Update each line of the listing below by replacing "Toddler" with "Infant" and leaving everything else unchanged. Give only the text and omit the pictures.

---------- PROVIDED RECORDS

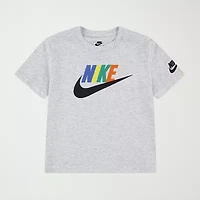 Nike Toddler Boys Crew Neck Short Sleeve Regular Fit Graphic T-Shirt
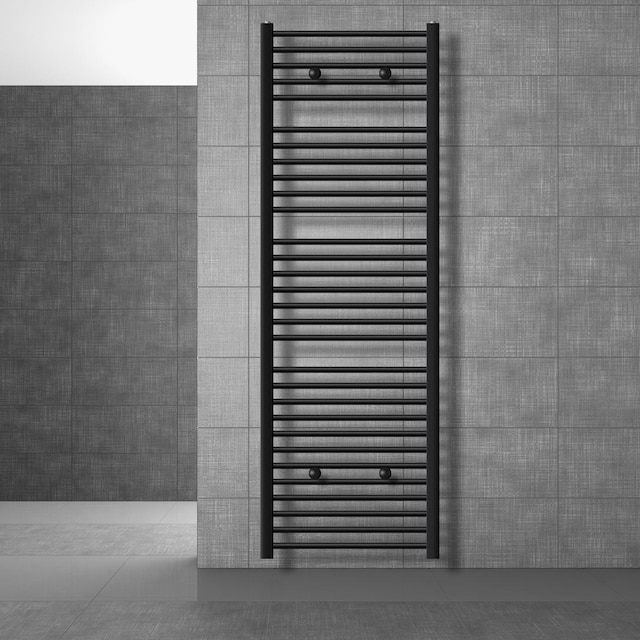 Badeværelsesradiator Sahara 600x1800 mm sort mat LuxeBath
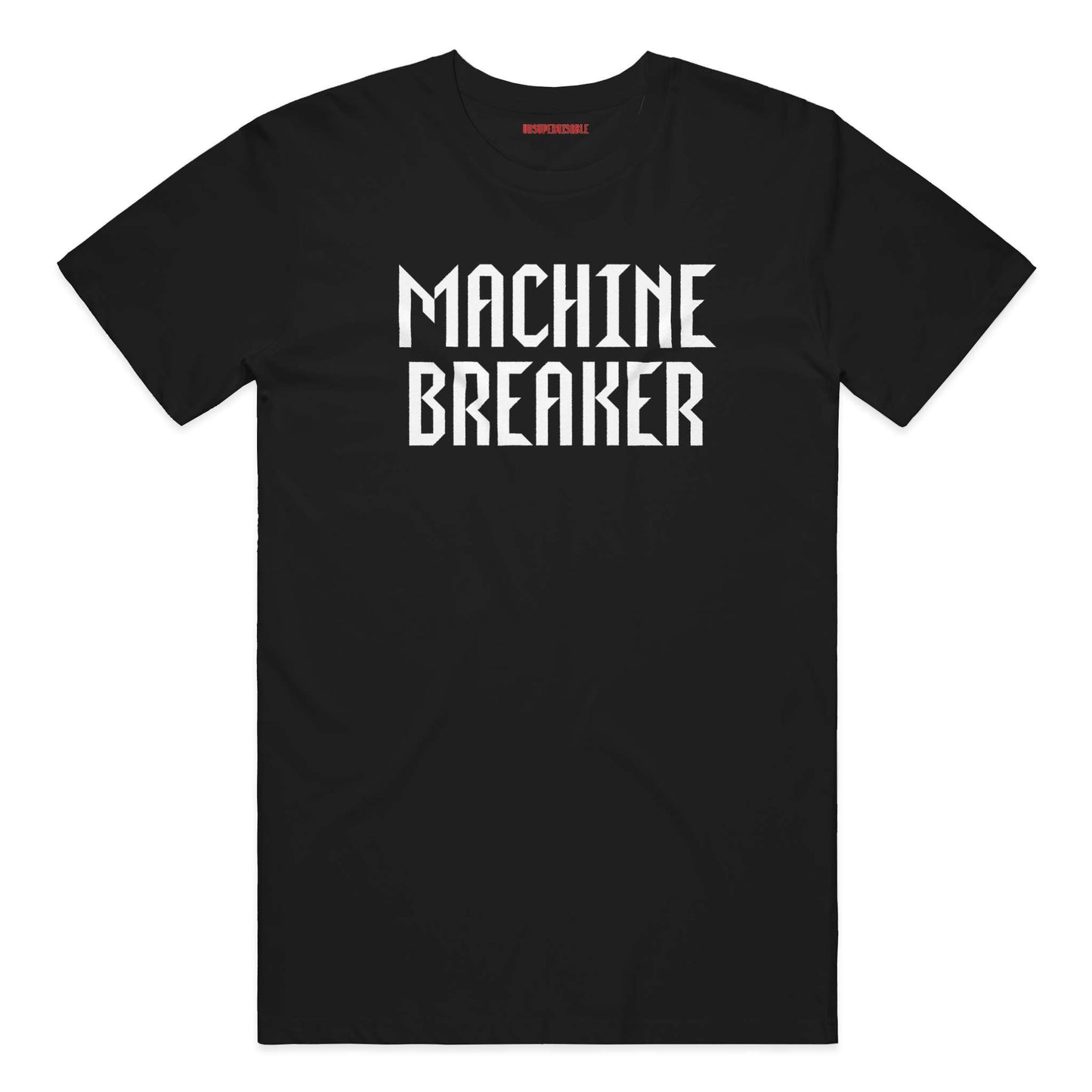 Luddite - Machine Breaker - forn and back print - black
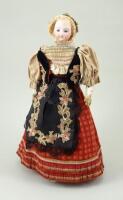 A bisque shoulder head Fashion doll, 1870s,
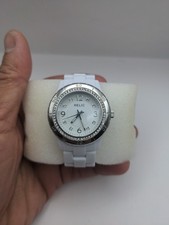 Relic Women's White Silicone Band Crystal-Accent Quartz Watch, Model ZR11898 — listing 4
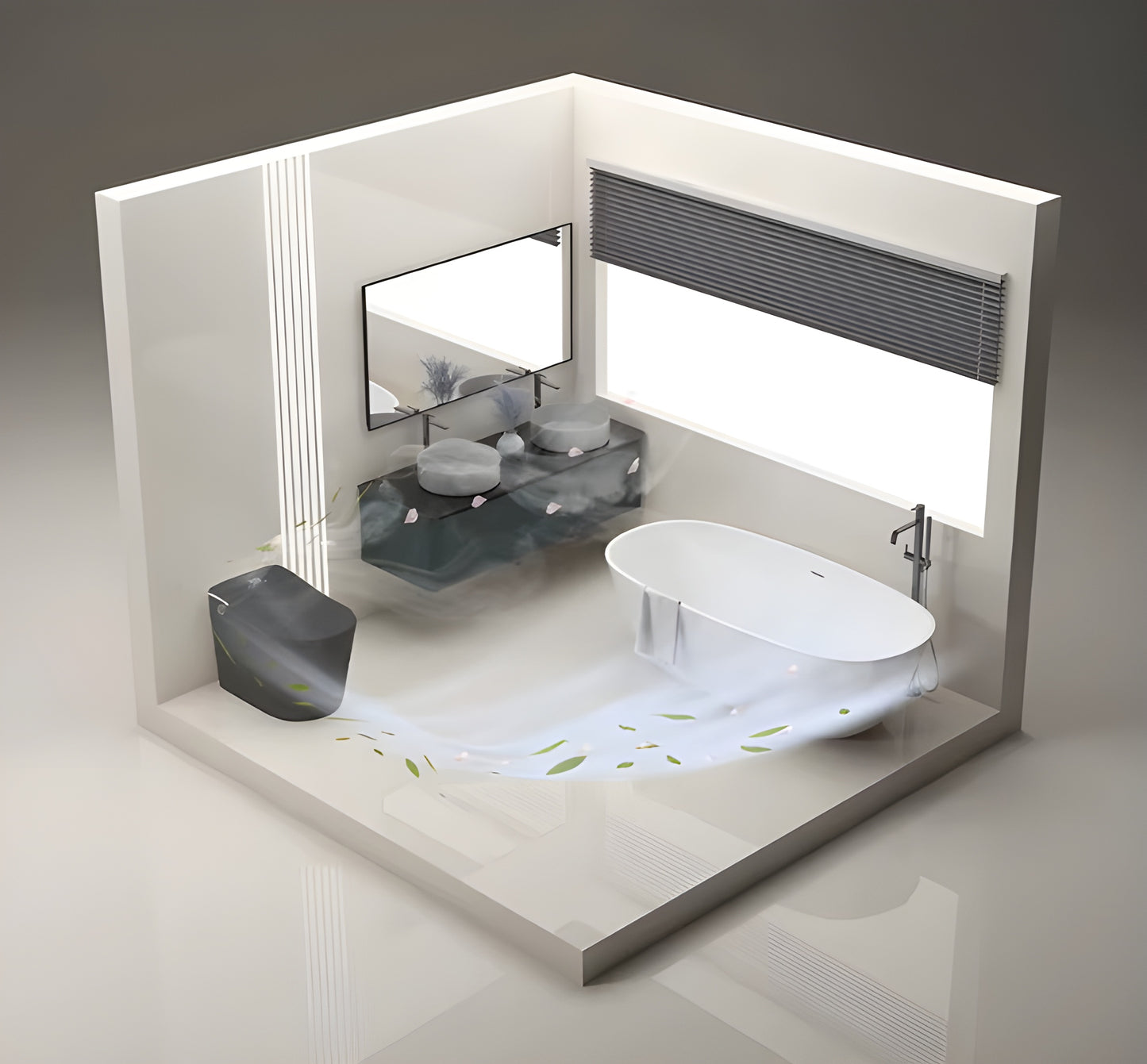 MARO HYDRA-X Japanese Smart Bidet Toilet with Built-In Flush Tank (2025 Deluxe Edition)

--------------------

WORKED SOLUTION
 Nike Infant Boys Crew Neck Short Sleeve Regular Fit Graphic T-Shirt
 Badeværelsesradiator Sahara 600x1800 mm sort mat LuxeBath
 Luddite - Machine Breaker - forn and back print - black
 A bisque shoulder head Fashion doll, 1870s,
 Relic Women's White Silicone Band Crystal-Accent Quartz Watch, Model ZR11898 — listing 4
 MARO HYDRA-X Japanese Smart Bidet Toilet with Built-In Flush Tank (2025 Deluxe Edition)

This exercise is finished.